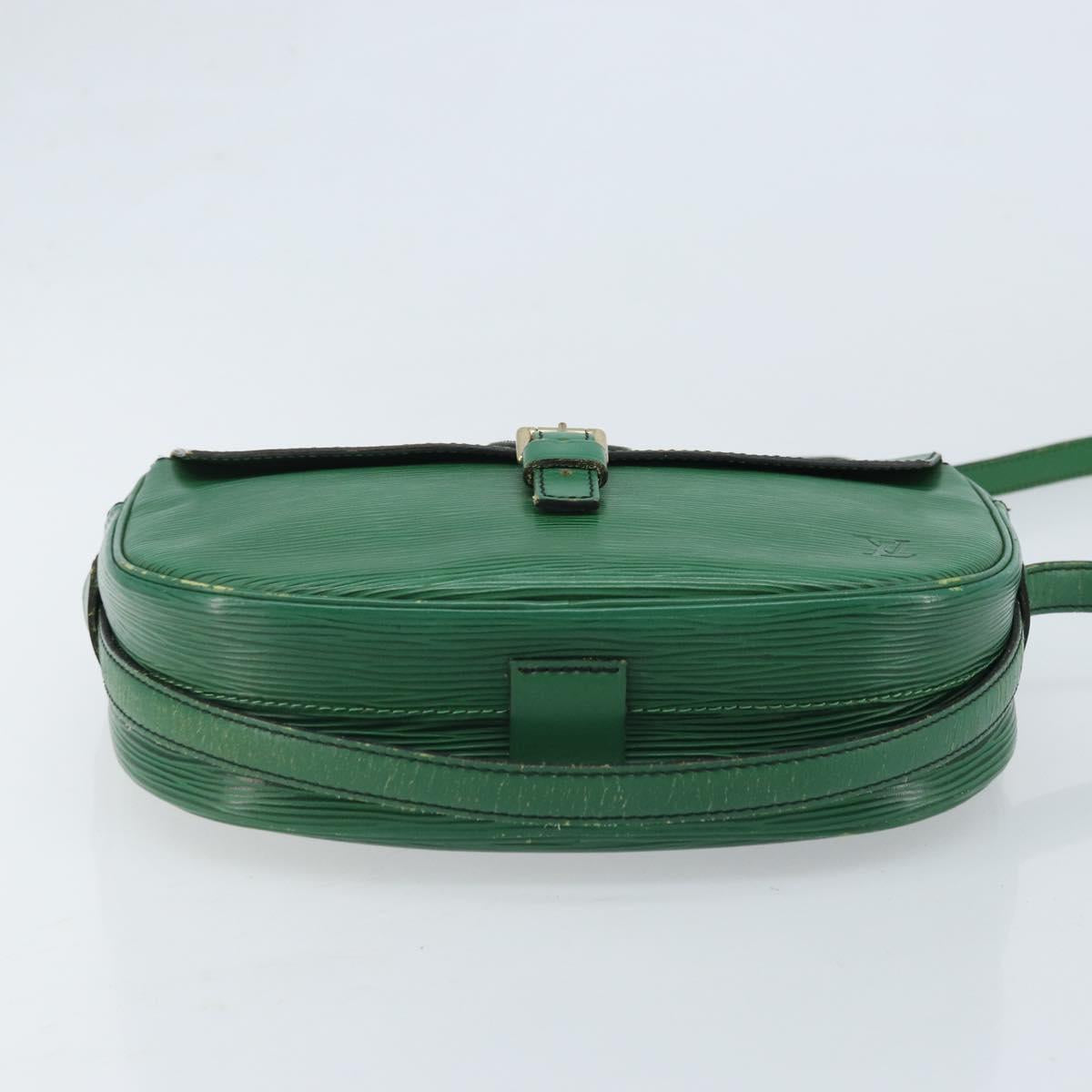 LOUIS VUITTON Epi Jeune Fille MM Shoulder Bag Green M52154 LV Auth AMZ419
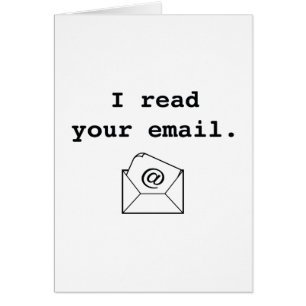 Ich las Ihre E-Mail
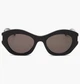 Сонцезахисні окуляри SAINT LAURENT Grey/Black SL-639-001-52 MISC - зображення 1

-- WHAT IS BEING ASKED --
Output an exact copy of the material, with the pictures removed.

-- OUTPUT --
 LOUIS VUITTON Epi Jeune Fille MM Shoulder Bag Green M52154 LV Auth AMZ419
 Ich las Ihre E-Mail
 Сонцезахисні окуляри SAINT LAURENT Grey/Black SL-639-001-52 MISC - зображення 1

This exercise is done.